- _Exercise instructions_: Extract, character for character, the lines of the listing starting at its first line and ending at the line that contains "Answer: the cobblestone", with both of those lines included.

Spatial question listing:
┄┄┄┄┄┄┄┄┄┄┄┄┄┄┄┄┄┄┄┄
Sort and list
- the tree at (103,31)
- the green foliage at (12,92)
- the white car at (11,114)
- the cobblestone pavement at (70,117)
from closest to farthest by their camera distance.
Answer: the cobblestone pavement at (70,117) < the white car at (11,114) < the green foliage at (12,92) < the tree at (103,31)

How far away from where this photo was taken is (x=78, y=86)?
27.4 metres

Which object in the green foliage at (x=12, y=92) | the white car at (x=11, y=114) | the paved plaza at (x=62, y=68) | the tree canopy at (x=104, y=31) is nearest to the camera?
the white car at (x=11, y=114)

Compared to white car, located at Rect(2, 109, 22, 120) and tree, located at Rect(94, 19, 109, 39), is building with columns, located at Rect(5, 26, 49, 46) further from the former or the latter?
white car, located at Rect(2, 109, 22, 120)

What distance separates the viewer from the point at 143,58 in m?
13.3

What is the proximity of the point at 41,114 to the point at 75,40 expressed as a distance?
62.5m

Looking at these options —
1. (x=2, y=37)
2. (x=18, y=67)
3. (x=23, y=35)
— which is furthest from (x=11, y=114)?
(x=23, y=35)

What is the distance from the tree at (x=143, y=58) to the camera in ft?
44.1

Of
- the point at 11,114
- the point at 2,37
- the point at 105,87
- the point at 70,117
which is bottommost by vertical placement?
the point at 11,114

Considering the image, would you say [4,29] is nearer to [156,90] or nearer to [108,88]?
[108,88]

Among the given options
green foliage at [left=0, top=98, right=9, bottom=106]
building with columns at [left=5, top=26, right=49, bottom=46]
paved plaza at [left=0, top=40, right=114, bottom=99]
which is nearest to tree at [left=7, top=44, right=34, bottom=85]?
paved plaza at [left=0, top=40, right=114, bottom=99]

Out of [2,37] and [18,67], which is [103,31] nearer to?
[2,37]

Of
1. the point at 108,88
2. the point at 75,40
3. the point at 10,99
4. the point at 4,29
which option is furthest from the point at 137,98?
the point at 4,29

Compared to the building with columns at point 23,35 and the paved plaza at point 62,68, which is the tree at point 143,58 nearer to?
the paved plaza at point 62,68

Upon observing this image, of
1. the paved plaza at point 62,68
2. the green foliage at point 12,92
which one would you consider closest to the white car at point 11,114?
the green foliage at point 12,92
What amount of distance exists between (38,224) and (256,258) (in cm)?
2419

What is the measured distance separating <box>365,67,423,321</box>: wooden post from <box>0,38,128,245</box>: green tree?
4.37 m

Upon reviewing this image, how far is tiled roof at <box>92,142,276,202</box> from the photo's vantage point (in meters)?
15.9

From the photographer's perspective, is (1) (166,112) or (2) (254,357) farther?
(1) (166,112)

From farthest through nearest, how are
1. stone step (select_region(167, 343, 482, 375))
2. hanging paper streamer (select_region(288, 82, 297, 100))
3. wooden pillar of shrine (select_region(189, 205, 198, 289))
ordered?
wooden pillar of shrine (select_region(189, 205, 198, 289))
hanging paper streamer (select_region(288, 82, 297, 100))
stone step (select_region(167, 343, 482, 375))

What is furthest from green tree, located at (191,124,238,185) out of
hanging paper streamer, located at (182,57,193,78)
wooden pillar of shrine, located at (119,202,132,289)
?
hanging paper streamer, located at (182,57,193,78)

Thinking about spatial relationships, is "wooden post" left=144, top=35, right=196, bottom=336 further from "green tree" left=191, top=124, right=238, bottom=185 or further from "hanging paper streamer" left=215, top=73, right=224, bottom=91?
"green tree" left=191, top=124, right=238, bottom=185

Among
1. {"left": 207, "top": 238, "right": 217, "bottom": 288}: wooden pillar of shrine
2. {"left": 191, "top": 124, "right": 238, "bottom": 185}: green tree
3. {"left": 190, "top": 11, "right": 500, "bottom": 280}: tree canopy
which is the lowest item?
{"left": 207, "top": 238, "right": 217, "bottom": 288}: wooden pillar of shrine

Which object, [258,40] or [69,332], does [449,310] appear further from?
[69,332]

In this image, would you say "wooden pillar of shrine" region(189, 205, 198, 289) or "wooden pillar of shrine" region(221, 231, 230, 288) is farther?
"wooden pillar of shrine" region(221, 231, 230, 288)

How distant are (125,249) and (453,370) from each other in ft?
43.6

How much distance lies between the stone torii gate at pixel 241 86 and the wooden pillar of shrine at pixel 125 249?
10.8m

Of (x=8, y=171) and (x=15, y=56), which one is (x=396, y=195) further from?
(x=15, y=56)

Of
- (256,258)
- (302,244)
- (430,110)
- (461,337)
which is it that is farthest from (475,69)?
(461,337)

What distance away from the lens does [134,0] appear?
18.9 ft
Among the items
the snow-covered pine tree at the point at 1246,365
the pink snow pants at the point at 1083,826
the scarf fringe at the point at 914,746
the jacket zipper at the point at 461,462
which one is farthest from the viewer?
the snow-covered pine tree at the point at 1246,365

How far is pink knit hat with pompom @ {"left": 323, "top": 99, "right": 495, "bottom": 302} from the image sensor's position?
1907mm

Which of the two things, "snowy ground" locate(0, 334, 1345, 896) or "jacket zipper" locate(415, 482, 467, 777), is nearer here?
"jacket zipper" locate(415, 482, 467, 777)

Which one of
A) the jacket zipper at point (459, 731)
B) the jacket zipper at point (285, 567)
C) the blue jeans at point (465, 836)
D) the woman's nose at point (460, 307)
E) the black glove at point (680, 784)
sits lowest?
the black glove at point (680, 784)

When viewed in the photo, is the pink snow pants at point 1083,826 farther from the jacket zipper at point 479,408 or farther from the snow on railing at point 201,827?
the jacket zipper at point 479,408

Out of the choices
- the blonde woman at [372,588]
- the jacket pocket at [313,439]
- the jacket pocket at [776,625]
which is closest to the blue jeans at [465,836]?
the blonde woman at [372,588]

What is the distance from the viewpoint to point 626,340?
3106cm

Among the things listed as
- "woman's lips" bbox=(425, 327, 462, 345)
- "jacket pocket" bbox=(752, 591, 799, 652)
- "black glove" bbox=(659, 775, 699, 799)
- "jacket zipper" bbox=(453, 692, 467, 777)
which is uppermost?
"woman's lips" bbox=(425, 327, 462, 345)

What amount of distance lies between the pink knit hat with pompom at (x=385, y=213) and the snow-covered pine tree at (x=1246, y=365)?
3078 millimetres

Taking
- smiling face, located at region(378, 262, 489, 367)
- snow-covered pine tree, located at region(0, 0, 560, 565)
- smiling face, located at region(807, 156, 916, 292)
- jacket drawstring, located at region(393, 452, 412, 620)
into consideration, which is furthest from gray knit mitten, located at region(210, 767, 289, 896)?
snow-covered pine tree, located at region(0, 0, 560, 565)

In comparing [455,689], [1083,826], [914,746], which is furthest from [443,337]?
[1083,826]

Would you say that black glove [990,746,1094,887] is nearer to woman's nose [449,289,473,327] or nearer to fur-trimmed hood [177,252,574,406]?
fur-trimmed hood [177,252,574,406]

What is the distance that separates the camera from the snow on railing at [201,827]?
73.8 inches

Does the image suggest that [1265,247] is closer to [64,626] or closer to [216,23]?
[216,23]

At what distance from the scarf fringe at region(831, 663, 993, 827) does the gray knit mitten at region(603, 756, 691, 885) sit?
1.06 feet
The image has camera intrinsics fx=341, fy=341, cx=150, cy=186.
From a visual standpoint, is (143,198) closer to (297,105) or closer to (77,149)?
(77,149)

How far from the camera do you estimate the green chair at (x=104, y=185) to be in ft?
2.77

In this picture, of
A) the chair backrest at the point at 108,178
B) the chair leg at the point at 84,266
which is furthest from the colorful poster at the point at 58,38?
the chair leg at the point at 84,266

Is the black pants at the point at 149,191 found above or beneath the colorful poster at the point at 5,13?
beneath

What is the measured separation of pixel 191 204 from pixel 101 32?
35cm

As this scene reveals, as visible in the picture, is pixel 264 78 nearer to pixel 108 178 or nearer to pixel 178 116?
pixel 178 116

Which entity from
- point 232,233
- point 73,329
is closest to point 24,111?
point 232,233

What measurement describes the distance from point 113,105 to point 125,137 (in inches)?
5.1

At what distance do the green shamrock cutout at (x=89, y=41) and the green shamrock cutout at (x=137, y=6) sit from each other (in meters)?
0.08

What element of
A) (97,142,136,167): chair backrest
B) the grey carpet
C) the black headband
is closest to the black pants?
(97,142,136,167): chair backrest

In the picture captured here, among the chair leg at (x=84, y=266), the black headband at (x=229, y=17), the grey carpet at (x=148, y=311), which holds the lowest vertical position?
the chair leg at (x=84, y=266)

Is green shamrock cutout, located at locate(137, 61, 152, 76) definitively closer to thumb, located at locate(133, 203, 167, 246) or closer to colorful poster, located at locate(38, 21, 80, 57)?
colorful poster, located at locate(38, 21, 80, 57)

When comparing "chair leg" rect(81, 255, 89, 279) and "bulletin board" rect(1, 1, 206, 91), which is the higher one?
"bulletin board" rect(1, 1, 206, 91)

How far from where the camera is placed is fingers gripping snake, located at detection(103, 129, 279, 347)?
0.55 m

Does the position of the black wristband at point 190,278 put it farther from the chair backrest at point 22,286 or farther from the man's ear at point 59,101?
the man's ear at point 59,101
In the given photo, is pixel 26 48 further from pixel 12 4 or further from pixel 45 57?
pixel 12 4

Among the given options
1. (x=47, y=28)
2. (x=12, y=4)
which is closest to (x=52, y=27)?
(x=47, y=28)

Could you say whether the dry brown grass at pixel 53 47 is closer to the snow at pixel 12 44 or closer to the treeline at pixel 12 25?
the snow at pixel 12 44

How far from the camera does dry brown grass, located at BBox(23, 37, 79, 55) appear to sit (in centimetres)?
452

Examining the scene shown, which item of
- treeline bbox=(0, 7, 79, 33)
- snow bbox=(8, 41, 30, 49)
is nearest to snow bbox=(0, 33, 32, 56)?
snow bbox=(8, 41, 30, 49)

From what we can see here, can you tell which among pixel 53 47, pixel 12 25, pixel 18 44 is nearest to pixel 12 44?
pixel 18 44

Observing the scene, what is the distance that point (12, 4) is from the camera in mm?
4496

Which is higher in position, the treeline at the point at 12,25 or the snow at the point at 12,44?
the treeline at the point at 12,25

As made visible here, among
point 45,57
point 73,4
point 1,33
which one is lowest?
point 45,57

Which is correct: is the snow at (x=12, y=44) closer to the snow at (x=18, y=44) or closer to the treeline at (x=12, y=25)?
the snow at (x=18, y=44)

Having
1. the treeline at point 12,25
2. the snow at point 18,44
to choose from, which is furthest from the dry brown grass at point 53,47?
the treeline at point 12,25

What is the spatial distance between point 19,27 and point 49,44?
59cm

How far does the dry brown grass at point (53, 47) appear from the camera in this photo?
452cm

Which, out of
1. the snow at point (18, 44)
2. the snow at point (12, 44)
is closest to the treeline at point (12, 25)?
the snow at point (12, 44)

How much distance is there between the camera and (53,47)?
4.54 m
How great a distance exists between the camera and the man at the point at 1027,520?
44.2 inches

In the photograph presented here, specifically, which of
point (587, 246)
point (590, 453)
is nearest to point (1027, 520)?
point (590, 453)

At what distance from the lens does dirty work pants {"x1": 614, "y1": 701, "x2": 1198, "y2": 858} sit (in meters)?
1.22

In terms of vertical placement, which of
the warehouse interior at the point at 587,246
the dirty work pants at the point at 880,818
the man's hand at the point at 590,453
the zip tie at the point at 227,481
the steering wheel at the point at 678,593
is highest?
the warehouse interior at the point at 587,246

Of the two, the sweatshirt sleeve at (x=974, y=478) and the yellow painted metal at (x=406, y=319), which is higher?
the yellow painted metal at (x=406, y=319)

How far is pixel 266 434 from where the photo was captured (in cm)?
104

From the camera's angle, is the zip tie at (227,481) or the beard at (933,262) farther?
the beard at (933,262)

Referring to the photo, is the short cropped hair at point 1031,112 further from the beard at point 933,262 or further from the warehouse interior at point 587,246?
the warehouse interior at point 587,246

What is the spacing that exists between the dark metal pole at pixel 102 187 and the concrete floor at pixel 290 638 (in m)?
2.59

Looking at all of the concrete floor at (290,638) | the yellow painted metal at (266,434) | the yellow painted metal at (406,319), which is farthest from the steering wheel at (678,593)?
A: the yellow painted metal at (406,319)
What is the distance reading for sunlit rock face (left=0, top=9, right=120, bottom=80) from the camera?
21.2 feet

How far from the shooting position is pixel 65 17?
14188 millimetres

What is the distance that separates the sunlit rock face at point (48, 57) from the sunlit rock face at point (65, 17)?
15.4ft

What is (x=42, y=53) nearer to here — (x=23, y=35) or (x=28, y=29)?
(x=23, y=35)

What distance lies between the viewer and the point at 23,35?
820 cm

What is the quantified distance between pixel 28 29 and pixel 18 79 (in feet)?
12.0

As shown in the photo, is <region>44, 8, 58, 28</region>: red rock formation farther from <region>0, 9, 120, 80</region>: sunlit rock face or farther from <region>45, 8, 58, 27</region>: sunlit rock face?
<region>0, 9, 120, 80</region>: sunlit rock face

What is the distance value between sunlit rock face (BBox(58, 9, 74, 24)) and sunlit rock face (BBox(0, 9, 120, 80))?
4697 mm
┄┄┄┄┄┄┄┄┄┄┄┄┄┄┄┄┄┄┄┄
- _The response_:
Sort and list
- the tree at (103,31)
- the green foliage at (12,92)
- the white car at (11,114)
- the cobblestone pavement at (70,117)
from closest to farthest by their camera distance.
Answer: the cobblestone pavement at (70,117) < the white car at (11,114) < the green foliage at (12,92) < the tree at (103,31)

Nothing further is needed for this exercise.